Jeanne Calment passed away in a nursing home in France on August 4, 1997 at the age of 122, officially the oldest human in recorded history. Calment was an outlier and we are likely to never see such human longevity again. That is the conclusion of new research published in Nature.

“Our data strongly suggest that the duration of life is limited,” Jan Vijg and colleagues wrote in their report.. “Our data seem to say it is really around 115”. Although average life expectancy has been increasing exponentially since the 19th century due to advances in medicine and healthcare, the authors concluded that these advances cannot go on forever. In fact, increases in life expectancy,

“were slowing in centenarians and that the maximum age of death had plateaued for at least two decades. In people over 105 we make very little progress, that tells you we are most likely approaching the limit to human life. For the first time in history we’ve been able to see this, it looks like the maximum life span – this ceiling, this barrier – is about 115. It’s almost impossible you’ll get beyond it, you need 10,000 world’s like ours to end up with one individual in a given year who will live until 125 – so a very small chance.”

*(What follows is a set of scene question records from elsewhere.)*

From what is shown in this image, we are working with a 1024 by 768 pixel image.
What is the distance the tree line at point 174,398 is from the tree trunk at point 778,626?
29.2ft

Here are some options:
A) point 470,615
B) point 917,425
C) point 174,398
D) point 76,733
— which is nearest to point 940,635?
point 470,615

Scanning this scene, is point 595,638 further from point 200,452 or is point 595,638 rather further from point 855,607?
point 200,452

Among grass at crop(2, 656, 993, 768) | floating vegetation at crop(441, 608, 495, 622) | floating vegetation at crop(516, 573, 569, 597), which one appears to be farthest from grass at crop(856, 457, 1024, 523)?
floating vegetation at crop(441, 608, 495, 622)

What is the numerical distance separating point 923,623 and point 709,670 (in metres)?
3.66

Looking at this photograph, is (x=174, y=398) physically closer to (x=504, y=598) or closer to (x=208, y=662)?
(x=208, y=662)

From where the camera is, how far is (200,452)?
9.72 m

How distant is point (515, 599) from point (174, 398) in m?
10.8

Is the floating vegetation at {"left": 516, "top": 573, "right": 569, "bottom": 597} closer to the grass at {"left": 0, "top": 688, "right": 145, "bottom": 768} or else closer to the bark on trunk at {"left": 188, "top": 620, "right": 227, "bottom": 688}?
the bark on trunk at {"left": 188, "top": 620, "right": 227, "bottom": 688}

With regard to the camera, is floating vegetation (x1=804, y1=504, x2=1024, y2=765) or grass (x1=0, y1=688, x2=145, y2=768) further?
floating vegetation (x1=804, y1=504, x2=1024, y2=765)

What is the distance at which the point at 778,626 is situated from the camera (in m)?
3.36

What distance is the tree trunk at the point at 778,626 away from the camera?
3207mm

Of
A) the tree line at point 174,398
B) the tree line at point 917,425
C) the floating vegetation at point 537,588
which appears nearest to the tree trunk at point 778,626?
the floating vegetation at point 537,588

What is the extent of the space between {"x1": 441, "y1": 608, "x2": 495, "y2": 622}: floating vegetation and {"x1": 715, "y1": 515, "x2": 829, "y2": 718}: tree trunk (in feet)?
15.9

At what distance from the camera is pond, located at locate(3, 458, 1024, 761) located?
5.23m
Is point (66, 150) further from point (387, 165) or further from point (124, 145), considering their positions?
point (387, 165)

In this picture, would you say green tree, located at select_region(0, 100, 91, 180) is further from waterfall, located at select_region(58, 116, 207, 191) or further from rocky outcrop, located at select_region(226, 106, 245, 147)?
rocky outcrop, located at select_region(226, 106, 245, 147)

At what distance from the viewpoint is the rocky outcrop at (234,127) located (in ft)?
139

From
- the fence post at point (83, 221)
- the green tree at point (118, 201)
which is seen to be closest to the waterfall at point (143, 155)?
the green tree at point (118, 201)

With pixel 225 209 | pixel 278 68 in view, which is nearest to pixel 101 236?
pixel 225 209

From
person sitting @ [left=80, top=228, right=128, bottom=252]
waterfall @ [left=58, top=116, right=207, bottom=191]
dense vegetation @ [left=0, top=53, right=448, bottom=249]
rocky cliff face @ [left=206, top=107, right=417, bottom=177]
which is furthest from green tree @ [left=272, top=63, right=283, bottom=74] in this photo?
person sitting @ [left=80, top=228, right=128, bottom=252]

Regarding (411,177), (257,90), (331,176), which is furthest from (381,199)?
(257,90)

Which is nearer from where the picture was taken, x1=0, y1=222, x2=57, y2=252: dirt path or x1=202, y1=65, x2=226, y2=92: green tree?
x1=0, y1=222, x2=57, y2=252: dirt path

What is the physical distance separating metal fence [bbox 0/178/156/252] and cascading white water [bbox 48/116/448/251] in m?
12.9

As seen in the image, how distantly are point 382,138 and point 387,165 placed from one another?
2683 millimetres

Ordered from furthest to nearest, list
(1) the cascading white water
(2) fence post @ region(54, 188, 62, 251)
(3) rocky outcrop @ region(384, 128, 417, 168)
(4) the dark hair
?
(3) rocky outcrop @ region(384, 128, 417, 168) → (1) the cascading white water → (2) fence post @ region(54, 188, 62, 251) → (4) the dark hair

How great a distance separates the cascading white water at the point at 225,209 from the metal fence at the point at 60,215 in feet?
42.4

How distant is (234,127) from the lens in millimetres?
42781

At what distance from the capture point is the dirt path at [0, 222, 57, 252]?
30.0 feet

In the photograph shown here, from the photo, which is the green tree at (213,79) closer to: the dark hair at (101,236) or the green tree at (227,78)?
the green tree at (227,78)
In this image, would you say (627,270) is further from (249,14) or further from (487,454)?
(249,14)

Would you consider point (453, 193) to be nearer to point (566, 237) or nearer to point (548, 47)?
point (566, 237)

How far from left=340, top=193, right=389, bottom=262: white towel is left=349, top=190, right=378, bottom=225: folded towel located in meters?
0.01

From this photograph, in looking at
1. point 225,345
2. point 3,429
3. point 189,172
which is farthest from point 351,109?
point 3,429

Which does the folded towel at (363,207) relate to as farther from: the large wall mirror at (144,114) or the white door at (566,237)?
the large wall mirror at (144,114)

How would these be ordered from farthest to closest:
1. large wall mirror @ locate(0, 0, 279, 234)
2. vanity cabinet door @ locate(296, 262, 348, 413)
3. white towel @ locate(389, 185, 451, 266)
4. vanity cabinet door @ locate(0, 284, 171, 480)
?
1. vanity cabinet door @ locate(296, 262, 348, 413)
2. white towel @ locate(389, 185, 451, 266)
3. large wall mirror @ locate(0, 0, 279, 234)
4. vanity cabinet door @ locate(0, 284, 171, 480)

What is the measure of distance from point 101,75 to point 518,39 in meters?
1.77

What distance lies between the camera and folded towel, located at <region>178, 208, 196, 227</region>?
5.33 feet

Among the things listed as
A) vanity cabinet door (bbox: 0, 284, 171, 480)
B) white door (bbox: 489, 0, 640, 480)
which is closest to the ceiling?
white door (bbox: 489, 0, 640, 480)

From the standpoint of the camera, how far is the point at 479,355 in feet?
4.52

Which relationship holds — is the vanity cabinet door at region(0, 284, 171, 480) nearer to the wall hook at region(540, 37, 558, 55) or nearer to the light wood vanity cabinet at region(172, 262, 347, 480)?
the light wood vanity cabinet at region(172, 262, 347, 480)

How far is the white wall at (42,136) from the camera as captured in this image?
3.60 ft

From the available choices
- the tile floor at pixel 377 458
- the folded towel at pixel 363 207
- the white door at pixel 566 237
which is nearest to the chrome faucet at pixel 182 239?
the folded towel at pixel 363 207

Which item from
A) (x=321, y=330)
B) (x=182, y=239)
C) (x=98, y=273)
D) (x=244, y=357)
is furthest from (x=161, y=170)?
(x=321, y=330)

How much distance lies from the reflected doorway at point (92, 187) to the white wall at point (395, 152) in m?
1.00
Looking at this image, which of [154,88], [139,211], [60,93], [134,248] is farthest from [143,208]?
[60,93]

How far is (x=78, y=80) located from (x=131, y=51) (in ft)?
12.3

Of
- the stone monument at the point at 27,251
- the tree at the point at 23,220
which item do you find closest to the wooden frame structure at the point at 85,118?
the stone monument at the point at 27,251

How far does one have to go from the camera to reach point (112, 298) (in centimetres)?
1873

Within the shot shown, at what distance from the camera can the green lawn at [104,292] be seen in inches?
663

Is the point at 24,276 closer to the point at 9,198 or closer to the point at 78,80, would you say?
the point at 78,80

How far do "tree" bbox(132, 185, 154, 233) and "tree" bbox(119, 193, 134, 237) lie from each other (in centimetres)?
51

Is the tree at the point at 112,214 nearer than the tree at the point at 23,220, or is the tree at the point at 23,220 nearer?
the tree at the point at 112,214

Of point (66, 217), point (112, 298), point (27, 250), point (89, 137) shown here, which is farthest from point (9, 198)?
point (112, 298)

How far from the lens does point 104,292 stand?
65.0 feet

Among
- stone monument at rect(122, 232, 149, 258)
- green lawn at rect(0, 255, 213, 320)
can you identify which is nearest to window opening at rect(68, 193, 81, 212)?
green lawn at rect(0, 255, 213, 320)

Vijg adds that the limiting factor in the continual expansion of human life expectancy may not be continuing advances in medicine, healthcare or other sciences. Human life may be limited by evolution and genetics.

“To get maximum life spans of 120, 125 or 130 maybe, we need to do something very fundamental here. We need to change the whole genetic make-up of the human species, you would have to develop thousands or tens of thousands of different drugs. The ageing process is so complicated that it will not be possible to substantially change this limit to human life.”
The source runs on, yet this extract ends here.